Berechnen Sie einen individuellen Grundsteuerpreis

Jetzt Grundsteuer berechnen

zuletzt aktualisiert: 2026-09-10 05:34:01

Grundsteuer in Werdohl, Nordrhein-Westfalen: Ein Überblick

Die Grundsteuer ist eine der wichtigsten Einnahmequellen für Städte und Gemeinden in Deutschland und somit auch für die Stadt Werdohl in Nordrhein-Westfalen. Dieser Artikel gibt einen detaillierten Überblick über die aktuelle Situation der Grundsteuer in Werdohl, ihre Entwicklung in der Vergangenheit sowie zukünftige Perspektiven. Dazu werden auch ortsübliche Beispielrechnungen vorgestellt, um ein besseres Verständnis für die finanzielle Belastung der Bürger zu schaffen.

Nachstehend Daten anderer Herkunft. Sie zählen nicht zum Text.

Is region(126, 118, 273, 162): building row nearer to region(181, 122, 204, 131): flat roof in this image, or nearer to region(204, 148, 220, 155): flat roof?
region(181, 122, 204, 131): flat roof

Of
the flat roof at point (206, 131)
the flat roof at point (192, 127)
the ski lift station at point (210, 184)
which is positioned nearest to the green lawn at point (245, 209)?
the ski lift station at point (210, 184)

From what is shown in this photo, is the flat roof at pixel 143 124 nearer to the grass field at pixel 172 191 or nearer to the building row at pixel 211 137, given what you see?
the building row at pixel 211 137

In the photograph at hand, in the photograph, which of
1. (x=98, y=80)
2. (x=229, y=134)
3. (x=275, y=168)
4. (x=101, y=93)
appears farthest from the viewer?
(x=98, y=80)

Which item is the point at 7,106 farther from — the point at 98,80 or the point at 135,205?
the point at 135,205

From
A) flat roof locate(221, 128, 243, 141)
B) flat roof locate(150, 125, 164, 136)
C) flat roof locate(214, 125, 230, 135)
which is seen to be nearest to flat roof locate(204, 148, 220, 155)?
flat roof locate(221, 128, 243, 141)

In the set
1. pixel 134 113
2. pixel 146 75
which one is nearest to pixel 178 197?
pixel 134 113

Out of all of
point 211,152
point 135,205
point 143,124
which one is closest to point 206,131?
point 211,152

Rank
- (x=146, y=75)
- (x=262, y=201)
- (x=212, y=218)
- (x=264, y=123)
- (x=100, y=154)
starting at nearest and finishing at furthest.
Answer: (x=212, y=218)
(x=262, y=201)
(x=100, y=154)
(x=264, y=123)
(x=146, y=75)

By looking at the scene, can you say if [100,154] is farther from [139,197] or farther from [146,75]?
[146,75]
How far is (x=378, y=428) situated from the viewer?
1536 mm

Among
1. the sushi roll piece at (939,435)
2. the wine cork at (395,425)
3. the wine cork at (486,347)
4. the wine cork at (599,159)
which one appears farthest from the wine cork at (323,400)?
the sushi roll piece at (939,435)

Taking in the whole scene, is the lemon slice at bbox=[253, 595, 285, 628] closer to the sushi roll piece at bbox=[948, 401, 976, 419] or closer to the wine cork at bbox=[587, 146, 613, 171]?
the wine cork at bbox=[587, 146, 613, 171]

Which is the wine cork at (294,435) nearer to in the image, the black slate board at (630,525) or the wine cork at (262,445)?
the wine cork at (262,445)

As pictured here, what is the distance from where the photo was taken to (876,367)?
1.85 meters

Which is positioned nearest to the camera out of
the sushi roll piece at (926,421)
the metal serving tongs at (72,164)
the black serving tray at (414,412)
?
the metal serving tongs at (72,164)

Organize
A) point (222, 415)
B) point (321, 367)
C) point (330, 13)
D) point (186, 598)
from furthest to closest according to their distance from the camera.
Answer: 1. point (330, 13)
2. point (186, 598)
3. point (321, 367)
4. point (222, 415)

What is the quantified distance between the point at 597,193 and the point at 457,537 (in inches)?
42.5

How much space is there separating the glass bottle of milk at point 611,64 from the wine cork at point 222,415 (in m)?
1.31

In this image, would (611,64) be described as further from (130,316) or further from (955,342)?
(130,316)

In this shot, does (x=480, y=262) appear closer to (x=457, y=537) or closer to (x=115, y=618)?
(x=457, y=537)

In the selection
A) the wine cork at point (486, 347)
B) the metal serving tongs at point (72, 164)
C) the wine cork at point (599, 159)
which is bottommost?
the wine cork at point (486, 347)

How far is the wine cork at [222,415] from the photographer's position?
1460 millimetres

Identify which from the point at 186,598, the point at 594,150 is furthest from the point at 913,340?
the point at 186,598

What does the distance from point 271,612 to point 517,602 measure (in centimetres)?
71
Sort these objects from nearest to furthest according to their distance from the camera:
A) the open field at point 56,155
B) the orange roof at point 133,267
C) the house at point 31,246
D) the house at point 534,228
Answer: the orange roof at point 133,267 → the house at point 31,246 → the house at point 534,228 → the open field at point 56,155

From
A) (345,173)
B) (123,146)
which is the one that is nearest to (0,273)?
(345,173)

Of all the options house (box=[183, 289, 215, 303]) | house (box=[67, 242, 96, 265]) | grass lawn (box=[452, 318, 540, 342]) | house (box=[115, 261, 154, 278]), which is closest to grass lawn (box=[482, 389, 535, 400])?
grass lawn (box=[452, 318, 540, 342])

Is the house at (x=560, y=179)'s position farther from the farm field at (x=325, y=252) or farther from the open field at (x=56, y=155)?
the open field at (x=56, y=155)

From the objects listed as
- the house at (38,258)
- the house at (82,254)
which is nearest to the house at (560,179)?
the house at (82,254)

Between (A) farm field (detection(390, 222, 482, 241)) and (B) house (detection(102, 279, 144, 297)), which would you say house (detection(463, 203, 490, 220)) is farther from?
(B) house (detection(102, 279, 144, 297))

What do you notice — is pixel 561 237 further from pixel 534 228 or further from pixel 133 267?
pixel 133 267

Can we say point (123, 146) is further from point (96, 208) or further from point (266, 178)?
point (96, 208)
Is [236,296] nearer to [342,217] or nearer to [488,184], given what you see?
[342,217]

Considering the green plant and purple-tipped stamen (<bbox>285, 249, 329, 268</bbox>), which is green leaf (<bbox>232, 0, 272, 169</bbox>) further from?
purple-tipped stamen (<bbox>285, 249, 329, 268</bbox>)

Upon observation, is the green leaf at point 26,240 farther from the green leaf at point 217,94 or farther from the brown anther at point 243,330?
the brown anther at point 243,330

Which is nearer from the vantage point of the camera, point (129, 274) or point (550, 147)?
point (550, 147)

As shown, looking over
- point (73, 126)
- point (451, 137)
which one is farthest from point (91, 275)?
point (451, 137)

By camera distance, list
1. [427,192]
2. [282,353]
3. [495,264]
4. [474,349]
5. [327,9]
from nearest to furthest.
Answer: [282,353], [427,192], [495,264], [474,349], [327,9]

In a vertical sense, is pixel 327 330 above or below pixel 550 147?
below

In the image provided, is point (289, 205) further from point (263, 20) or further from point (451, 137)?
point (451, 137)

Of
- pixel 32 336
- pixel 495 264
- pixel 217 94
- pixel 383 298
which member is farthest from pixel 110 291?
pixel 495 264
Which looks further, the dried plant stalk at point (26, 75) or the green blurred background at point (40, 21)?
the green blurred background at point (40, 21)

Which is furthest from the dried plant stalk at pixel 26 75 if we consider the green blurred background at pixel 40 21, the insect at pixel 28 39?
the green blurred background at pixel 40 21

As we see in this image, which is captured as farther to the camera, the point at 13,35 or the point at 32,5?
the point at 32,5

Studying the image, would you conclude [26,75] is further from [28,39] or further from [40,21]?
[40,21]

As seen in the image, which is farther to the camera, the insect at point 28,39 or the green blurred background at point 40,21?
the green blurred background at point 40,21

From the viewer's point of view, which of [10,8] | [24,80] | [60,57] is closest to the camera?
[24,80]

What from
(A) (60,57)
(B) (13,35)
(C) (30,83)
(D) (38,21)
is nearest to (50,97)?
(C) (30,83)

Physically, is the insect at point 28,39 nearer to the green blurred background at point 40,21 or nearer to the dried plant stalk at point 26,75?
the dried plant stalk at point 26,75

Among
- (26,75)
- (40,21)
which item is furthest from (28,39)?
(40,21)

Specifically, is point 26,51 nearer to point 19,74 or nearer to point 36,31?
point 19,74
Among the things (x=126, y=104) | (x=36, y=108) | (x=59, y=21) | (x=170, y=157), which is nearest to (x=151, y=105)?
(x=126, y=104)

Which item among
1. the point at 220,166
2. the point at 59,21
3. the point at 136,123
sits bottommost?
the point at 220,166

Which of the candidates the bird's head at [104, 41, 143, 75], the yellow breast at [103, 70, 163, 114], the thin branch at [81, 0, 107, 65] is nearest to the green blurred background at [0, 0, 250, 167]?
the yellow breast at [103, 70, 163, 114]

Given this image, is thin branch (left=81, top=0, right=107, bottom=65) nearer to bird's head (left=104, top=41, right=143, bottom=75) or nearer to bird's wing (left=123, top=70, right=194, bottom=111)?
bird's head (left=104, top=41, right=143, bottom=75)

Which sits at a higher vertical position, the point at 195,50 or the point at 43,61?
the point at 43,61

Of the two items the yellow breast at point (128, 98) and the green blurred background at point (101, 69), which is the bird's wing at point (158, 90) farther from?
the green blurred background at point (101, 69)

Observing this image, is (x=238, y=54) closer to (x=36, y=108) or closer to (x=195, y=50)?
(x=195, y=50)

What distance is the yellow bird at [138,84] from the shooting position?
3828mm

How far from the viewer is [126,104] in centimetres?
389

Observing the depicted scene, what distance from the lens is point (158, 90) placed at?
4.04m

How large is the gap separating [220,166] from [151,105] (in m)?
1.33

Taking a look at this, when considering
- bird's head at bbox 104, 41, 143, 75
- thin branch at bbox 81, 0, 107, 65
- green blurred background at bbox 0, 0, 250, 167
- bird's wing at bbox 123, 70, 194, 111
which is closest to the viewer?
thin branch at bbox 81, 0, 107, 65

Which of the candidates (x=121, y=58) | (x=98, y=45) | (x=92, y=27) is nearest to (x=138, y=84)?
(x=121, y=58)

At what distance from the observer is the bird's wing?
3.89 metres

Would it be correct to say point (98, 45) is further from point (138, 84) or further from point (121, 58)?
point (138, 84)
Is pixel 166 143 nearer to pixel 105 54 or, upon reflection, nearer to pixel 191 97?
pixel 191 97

Aktuelle Werte der Grundsteuer in Werdohl

Die Grundsteuer in Werdohl wird, wie in den meisten deutschen Gemeinden, in Form der Grundsteuer A und B erhoben. Die Grundsteuer A betrifft land- und forstwirtschaftliche Betriebe, während die Grundsteuer B für bebaute und unbebaute Grundstücke gilt. Der Hebesatz für die Grundsteuer B in Werdohl beträgt derzeit 540 Prozent, während der Hebesatz für die Grundsteuer A bei 300 Prozent liegt.

Jahr Grundsteuer A (%) Grundsteuer B (%)
2023 300 540
2022 300 540
2021 300 540

Vergangenheit der Grundsteuer in Werdohl

In den letzten Jahren hat sich der Hebesatz der Grundsteuer in Werdohl stabil gehalten. Die Stadt hat sich entschieden, die Hebesätze nicht zu erhöhen, um die finanzielle Belastung der Bürger in einem überschaubaren Rahmen zu halten. Diese Entscheidung spiegelt die wirtschaftlichen Gegebenheiten der Region wider, die geprägt sind von einer stabilen, aber nicht übermäßig wachsenden Wirtschaft. Die konstante Entwicklung der Grundsteuer in den vergangenen Jahren zeigt auch, dass Werdohl bestrebt ist, ein attraktiver Wohnort zu bleiben, ohne die Steuerlast unnötig zu erhöhen.

Perspektiven für die Zukunft

Im Hinblick auf die Zukunft ist es schwer vorherzusagen, wie sich die Grundsteuer in Werdohl entwickeln wird. Die derzeitigen politischen und wirtschaftlichen Rahmenbedingungen deuten darauf hin, dass die Hebesätze in naher Zukunft stabil bleiben könnten. Allerdings könnten Faktoren wie inflationsbedingte Kostensteigerungen oder notwendige Investitionen in die städtische Infrastruktur zu einer Anpassung der Hebesätze führen.

Ein weiterer Aspekt, der die Zukunft der Grundsteuer beeinflussen könnte, ist die Grundsteuerreform, die bundesweit geplant ist. Diese Reform könnte die Berechnungsgrundlagen der Grundsteuer ändern, was auch Auswirkungen auf die Höhe der Grundsteuer in Werdohl haben könnte.

Ortsübliche Beispielrechnung

Um die finanzielle Belastung durch die Grundsteuer in Werdohl besser nachvollziehen zu können, hier ein Beispiel: Angenommen, der Einheitswert eines Einfamilienhauses beträgt 50.000 Euro. Mit einem Hebesatz von 540 Prozent würde die jährliche Grundsteuer B wie folgt berechnet:

Grundsteuerbetrag = Einheitswert x Steuermesszahl x Hebesatz

Grundsteuerbetrag = 50.000 Euro x 0,0035 x 5,40 = 945 Euro pro Jahr

Diese Beispielrechnung verdeutlicht, welche Belastung auf die Eigentümer von Immobilien zukommen kann, und hilft dabei, die Bedeutung der Grundsteuer für die städtischen Finanzen und die Bürger von Werdohl zu verstehen.